▸ **Testo selezionato**
::::::::
L’argomento può anche essere considerato anche in questi termini: l’uomo è materia vivente e come ogni altra materia vivente ha bisogno di alimentarsi e nutrirsi. Se il fine dell’uomo in quanto materia vivente è quello di perpetuare la vita, allora la materia vivente utilizzerà ogni altra materia vivente per alimentarsi, senza risparmiare nulla e nessuno. L’uomo non solo non sfugge a questa legge naturale, ma in aggiunta egli è in grado, laddove la materia vivente utile all’alimentazione sia carente, di riprodurre artificiosamente la materia destinata al suo nutrimento. L’uomo usa l’altro uomo a questo fine, sempre in un regime di assoggettamento, che infine lo salva dal destino nichilistico del cannibale: quello di mangiare qualcuno della propria specie.
::::::::
▸ **Estratti del dataset**

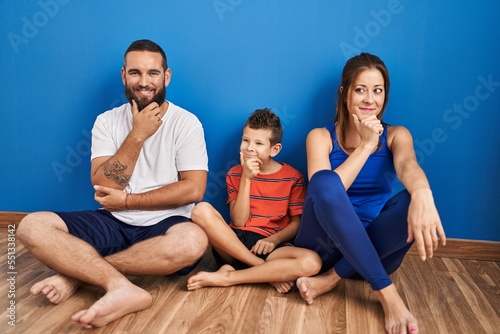 Family of three sitting on the floor at home looking confident at the camera smiling with crossed arms and hand raised on chin. thinking positive.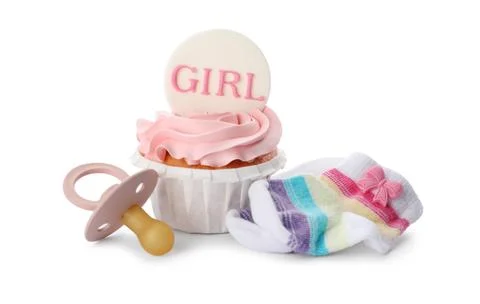 Baby shower cupcake with Girl topper near pacifier and socks on white backgro Stock Photos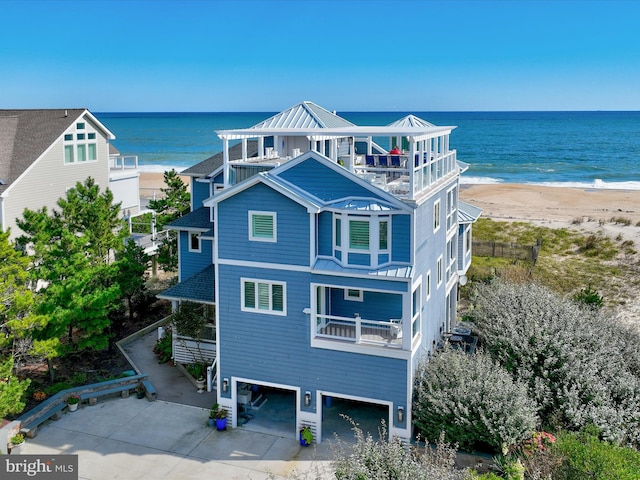 exterior space featuring a water view, a balcony, and a beach view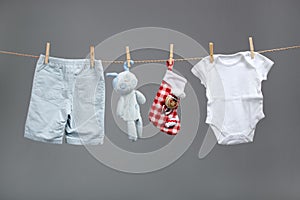 Baby boy clothes with santa bags on the clothesline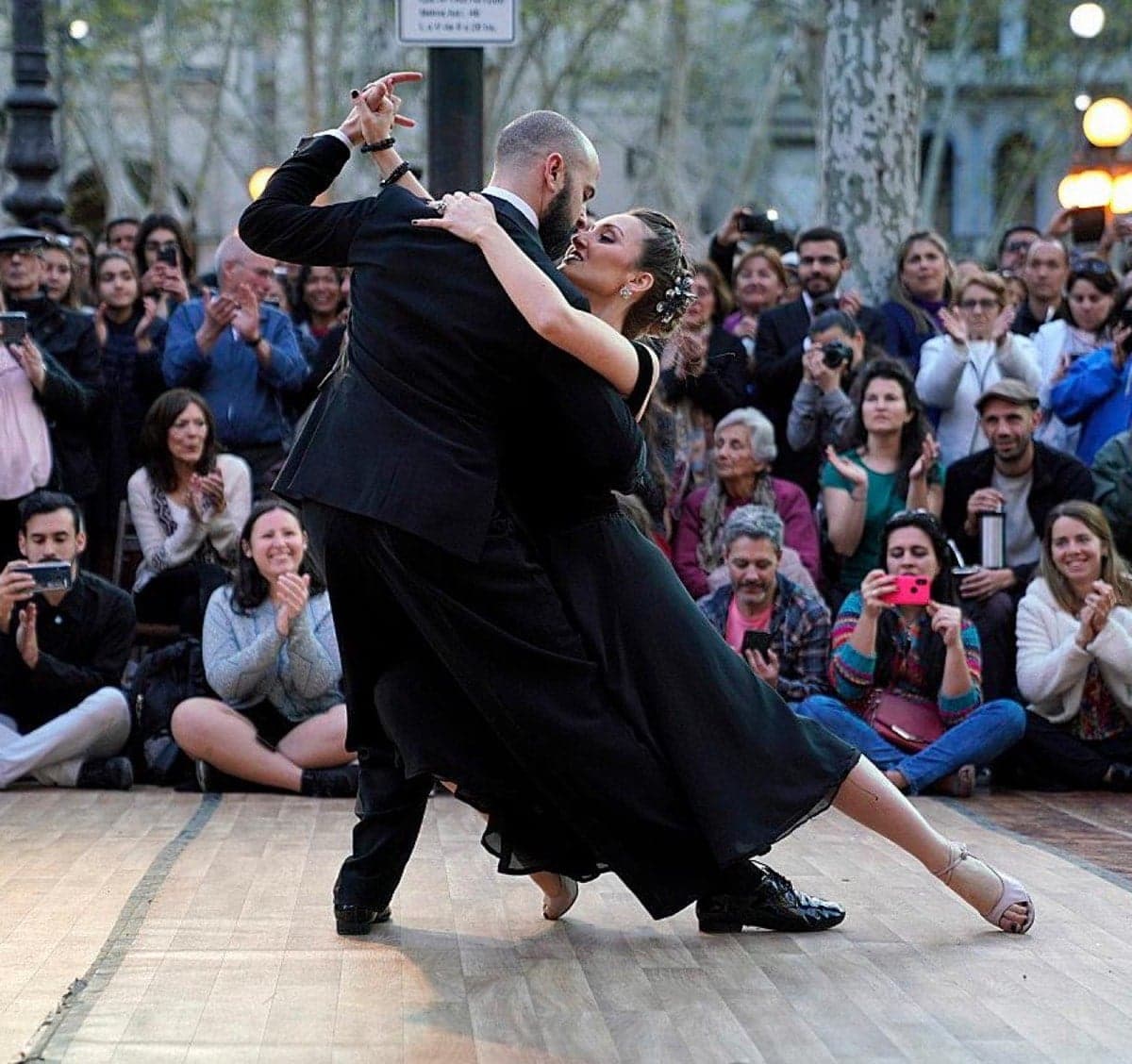 A couple dancing tango on a stage with a watching crowd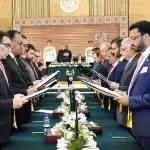 President Dr. Arif Alvi administering the oath of office to members of the caretaker Federal Cabinet, at Aiwan-e-Sadr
::::::::
▸ **Istruzioni**
1. Duplica dal testo selezionato il tratto che va da "L’argomento può anche" fino a "della propria specie.".
2. Secondo il testo selezionato, da quale destino il regime di assoggettamento salva infine l'uomo?
Per rispondere basati unicamente sul testo selezionato.

▸ **Risposte**
1.
L’argomento può anche essere considerato anche in questi termini: l’uomo è materia vivente e come ogni altra materia vivente ha bisogno di alimentarsi e nutrirsi. Se il fine dell’uomo in quanto materia vivente è quello di perpetuare la vita, allora la materia vivente utilizzerà ogni altra materia vivente per alimentarsi, senza risparmiare nulla e nessuno. L’uomo non solo non sfugge a questa legge naturale, ma in aggiunta egli è in grado, laddove la materia vivente utile all’alimentazione sia carente, di riprodurre artificiosamente la materia destinata al suo nutrimento. L’uomo usa l’altro uomo a questo fine, sempre in un regime di assoggettamento, che infine lo salva dal destino nichilistico del cannibale: quello di mangiare qualcuno della propria specie.

2. Dal destino nichilistico del cannibale, cioè quello di mangiare qualcuno della propria specie.